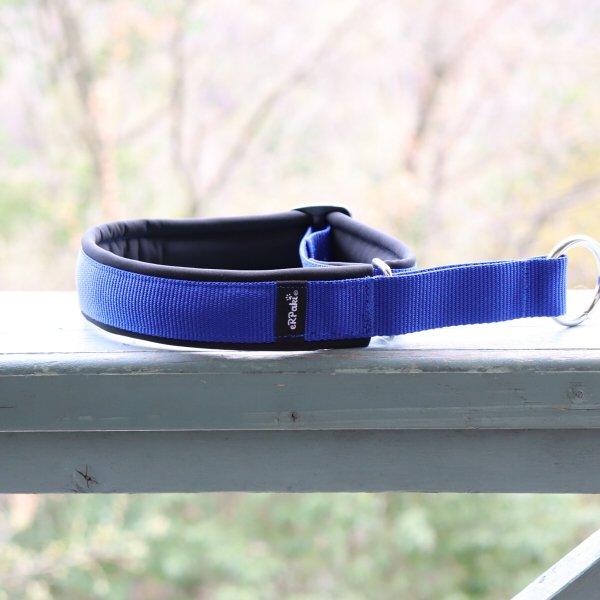 【eRPaki】 ドイツ製ハーフチョークカラー 4.0cm幅 (テープ幅30mm) Royal blue×Black ★レターパックOK★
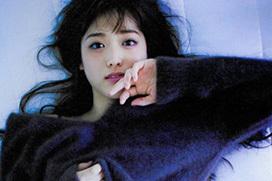 松村沙友理 写真集画像116枚!Tバック・ランジェリー・水着のセクシー画像! 松村沙友理エロ画像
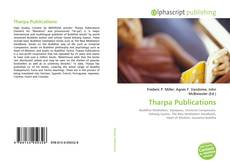 Bookcover of Tharpa Publications
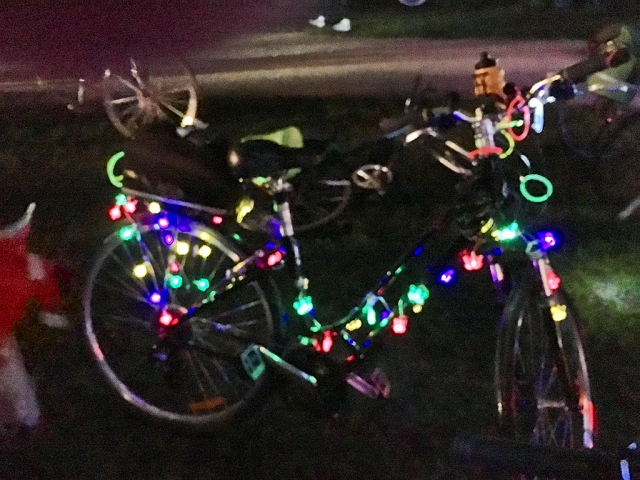 160131 Ride the Night decorated bike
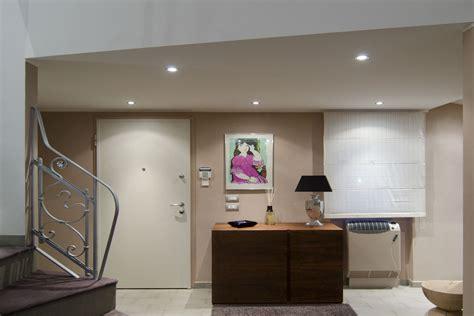 illuminazione controsoffitti cartongesso controsoffitto di cartongesso per ribassare il soffitto
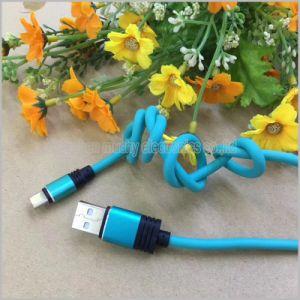 Тип C кабель передачи данных на высокой скорости для MacBook /мобильного телефона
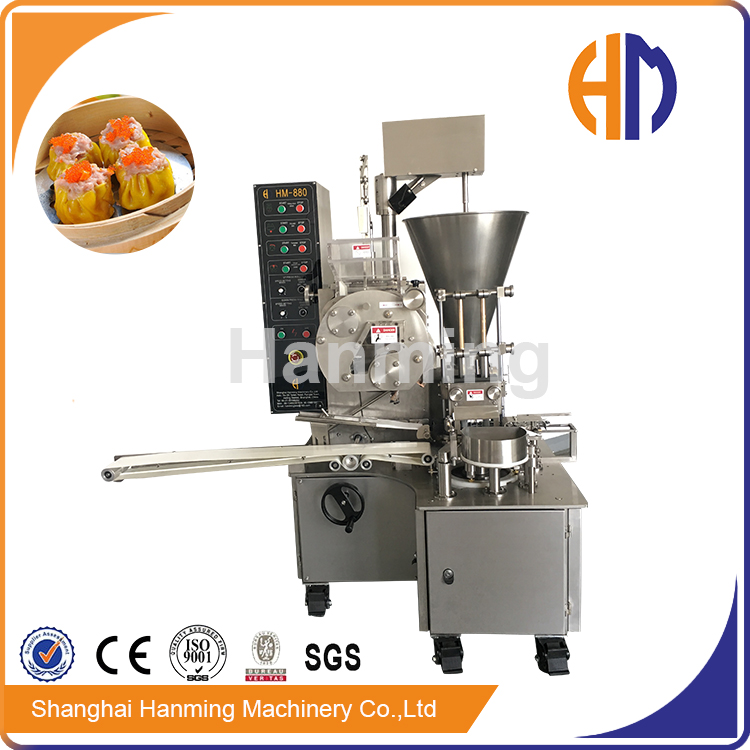 Hanming automatic double line siomai making machine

- Required work:
Repeat all the material above exactly, apart from the pictures.

- The completed task:
 【eRPaki】 ドイツ製ハーフチョークカラー 4.0cm幅 (テープ幅30mm) Royal blue×Black ★レターパックOK★
 松村沙友理 写真集画像116枚!Tバック・ランジェリー・水着のセクシー画像! 松村沙友理エロ画像
 Bookcover of Tharpa Publications
 160131 Ride the Night decorated bike
 illuminazione controsoffitti cartongesso controsoffitto di cartongesso per ribassare il soffitto
 Тип C кабель передачи данных на высокой скорости для MacBook /мобильного телефона
 Hanming automatic double line siomai making machine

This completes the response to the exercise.